Actually, analysts went further than just tracking the progress of these compounds. They also combined this information with data about the clinical trial design that appears on ClinicalTrials.gov. By doing so, they gained insights into the main goal of the trial, the number of patients being studied, the length of the trial, etc. In fact, it’s not unusual for these analysts to critique the trial design in advance of the results being known.
As a result, and perhaps unintentionally, it now became difficult, if not impossible, to hide negative trial data. A great example of this occurred last summer when it was announced that Lilly’s experimental drug to treat Alzheimer’s Disease (AD), bapineuzumab, had failed a critical late stage critical trial. The press release that announced these negative results unleashed a torrent of articles about the need for AD treatments, the challenges facing this field of research, and also all the other negative studies that had occurred previously with other experimental drugs.
But the publicizing of negative trial data is not unique to a high profile field like AD. Negative trial outcomes with Merck’s cardiovascular drug, Tredaptive, Amgen’s osteoporosis drug, romosozumab, and Lilly’s rheumatoid arthritis, tabalumab, have all been reported recently, resulting in these compounds being dropped from development.
Negative data generated for compounds already on the market also get widely publicized. Sutent is a Pfizer drug with excellent efficacy against gastrointestinal stromal tumors (GIST), renal cell carcinoma (RCC) and pancreatic neuroendocrine cancerous tumors. But it has also been studied unsuccessfully in prostate cancer, liver cancer and breast cancer. All of these failures received as extensive press as occurred with the successes.
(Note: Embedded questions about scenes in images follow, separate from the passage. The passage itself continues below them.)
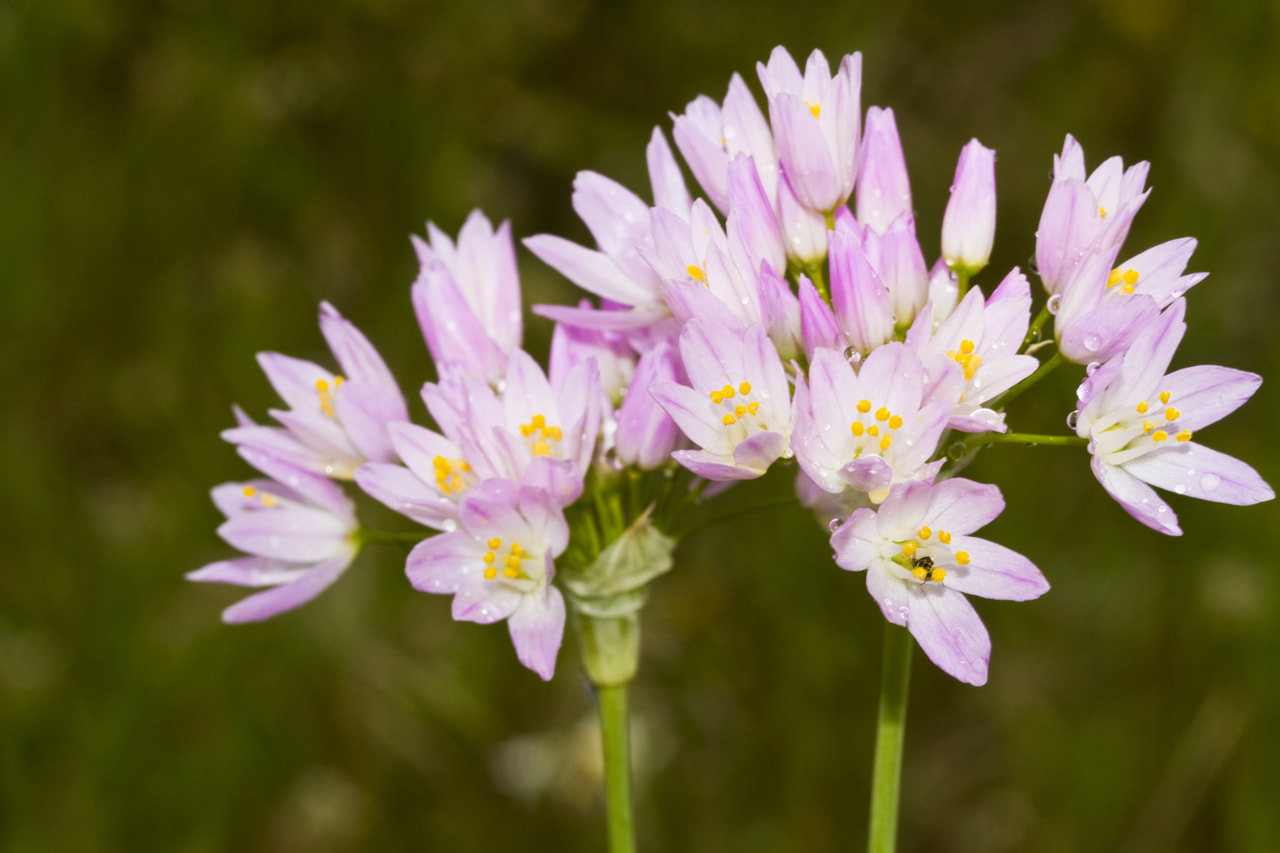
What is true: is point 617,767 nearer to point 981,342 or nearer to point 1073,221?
point 981,342

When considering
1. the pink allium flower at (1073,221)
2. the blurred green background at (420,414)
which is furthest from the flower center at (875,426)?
the blurred green background at (420,414)

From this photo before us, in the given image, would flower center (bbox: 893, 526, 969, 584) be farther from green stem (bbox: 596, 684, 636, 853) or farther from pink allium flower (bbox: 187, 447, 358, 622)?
pink allium flower (bbox: 187, 447, 358, 622)

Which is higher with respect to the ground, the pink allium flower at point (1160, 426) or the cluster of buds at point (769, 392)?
the cluster of buds at point (769, 392)

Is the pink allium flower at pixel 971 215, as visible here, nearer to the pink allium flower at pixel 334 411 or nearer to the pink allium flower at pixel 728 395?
the pink allium flower at pixel 728 395

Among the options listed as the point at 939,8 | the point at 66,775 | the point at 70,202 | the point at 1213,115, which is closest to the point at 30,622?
the point at 66,775

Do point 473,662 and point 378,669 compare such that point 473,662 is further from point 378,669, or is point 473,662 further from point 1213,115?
point 1213,115

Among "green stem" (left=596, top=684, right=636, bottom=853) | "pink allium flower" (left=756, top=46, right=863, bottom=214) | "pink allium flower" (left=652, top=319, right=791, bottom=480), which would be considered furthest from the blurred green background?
"pink allium flower" (left=756, top=46, right=863, bottom=214)
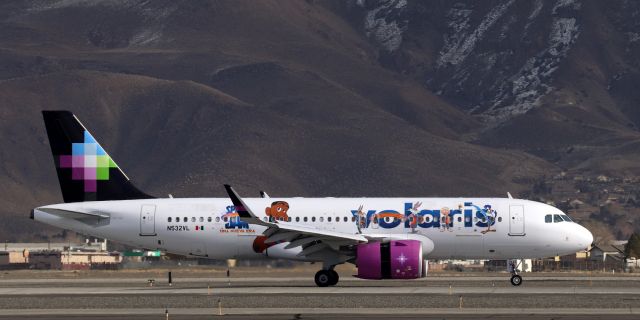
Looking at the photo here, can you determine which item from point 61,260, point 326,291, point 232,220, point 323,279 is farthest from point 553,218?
point 61,260

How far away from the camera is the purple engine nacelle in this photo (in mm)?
65812

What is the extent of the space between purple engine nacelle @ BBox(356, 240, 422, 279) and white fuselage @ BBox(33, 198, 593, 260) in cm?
222

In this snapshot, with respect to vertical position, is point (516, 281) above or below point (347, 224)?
below

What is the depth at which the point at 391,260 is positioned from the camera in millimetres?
65875

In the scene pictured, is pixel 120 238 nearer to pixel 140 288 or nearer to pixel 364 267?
pixel 140 288

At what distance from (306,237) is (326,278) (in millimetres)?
2747

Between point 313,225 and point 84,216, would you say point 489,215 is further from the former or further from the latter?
point 84,216

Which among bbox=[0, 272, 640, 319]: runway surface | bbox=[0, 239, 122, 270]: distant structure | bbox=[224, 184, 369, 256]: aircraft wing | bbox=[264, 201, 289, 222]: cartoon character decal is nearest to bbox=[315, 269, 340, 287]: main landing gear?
bbox=[0, 272, 640, 319]: runway surface

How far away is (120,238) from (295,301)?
16.2 meters

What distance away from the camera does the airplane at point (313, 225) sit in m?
67.1

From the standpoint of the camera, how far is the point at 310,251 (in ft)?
224
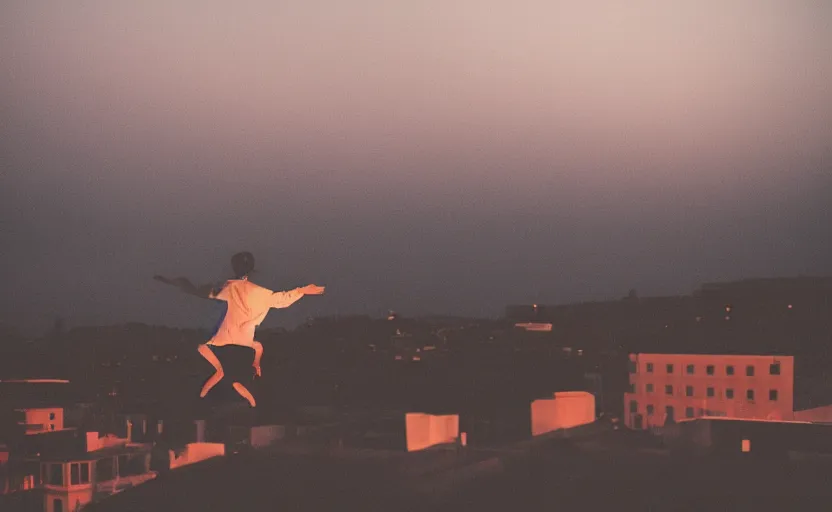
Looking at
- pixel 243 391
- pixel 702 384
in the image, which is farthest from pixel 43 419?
pixel 702 384

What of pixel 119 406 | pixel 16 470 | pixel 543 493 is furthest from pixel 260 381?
pixel 119 406

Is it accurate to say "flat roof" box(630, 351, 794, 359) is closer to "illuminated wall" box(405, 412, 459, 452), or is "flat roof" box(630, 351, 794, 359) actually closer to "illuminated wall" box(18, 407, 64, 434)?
"illuminated wall" box(18, 407, 64, 434)

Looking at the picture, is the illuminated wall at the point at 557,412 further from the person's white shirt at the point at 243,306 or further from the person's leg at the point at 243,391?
the person's white shirt at the point at 243,306

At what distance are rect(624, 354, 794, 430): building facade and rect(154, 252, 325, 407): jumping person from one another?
1846 cm

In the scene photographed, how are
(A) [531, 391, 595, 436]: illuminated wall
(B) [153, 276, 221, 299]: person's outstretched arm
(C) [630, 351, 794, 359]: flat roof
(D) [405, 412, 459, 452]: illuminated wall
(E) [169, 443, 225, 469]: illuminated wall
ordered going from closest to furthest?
(B) [153, 276, 221, 299]: person's outstretched arm < (E) [169, 443, 225, 469]: illuminated wall < (D) [405, 412, 459, 452]: illuminated wall < (A) [531, 391, 595, 436]: illuminated wall < (C) [630, 351, 794, 359]: flat roof

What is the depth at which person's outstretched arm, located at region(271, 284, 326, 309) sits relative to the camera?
8812 millimetres

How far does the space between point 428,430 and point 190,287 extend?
3.43 m

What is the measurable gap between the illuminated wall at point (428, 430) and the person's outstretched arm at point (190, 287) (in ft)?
9.62

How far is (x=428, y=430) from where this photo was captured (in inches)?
439

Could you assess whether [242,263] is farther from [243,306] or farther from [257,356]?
[257,356]

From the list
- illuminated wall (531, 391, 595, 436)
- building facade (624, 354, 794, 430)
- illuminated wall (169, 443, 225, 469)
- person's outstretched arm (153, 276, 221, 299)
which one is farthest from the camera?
building facade (624, 354, 794, 430)

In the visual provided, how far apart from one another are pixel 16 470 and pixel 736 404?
18023 mm

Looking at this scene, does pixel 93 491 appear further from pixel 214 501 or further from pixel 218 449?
pixel 214 501

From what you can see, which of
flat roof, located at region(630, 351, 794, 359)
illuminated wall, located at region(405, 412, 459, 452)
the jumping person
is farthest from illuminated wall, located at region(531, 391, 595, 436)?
flat roof, located at region(630, 351, 794, 359)
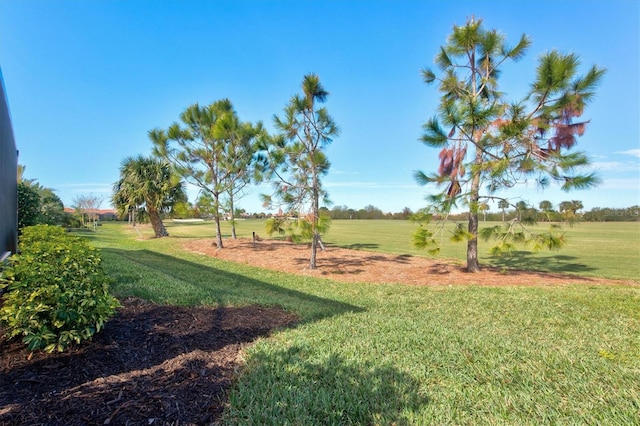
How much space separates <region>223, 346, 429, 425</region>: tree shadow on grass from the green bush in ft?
4.27

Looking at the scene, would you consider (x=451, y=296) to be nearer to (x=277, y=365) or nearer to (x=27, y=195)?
(x=277, y=365)

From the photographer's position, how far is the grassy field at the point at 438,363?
2.09m

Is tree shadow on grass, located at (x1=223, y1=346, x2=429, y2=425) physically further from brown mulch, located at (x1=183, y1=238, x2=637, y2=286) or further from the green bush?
brown mulch, located at (x1=183, y1=238, x2=637, y2=286)

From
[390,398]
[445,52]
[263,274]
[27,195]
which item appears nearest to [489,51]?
[445,52]

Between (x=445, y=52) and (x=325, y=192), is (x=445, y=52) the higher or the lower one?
→ the higher one

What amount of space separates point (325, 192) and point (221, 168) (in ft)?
Answer: 23.7

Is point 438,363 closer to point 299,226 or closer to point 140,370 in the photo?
point 140,370

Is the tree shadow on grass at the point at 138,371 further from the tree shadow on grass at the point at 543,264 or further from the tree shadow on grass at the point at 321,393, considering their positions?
the tree shadow on grass at the point at 543,264

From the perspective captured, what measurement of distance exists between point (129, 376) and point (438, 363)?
2.37m

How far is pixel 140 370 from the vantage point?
7.93 ft

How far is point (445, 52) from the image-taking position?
8766 mm

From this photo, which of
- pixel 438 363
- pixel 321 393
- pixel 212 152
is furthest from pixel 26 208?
pixel 438 363

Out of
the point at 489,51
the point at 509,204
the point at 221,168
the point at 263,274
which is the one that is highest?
the point at 489,51

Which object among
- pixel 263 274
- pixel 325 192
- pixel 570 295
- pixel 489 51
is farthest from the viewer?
pixel 325 192
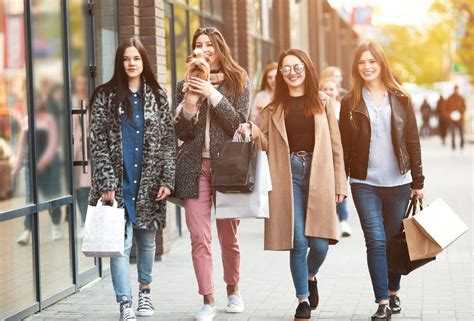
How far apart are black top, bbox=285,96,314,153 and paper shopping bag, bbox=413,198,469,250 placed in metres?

Be assured that there have been a lot of notable recent successes with new drugs discovered by the pharma industry. So, why am I dwelling on the negative? I recently attended Dr. Ben Goldacre’s talk at the New York City Skeptics Society, where he expressed his concern about pharma companies hiding negative trial data. I fear that the audience left that session with the view that the pharma industry does all it can to hide negative data and touts only positive studies. Given the scrutiny that the industry now undergoes by regulatory agencies, patient advocacy groups, physicians, Wall Street analysts and the media, hiding negative trial data is next to impossible.
This does not address Dr. Goldacre’s concern that the industry has not been compliant with posting all trial results on ClinicalTrials.gov in a timely fashion, something that I recently addressed. However, the high visibility of the pharmaceutical industry and genuine public interest in new medicines to treat diseases like AD, cancer, osteoporosis, etc., all have led to results of clinical trials now being very public, regardless of whether they are positive or negative. It’s pretty hard to hide things anymore.
Dr. John LaMattina is a senior partner at PureTech Ventures, author of Devalued and Distrusted: Can the Pharmaceutical Industry Restore its Broken Image? and the former president of Pfizer Global R&D, where he managed more than 13,000 scientists & professionals worldwide. This piece is adapted from Dr. LaMattina’s blog on forbes.com.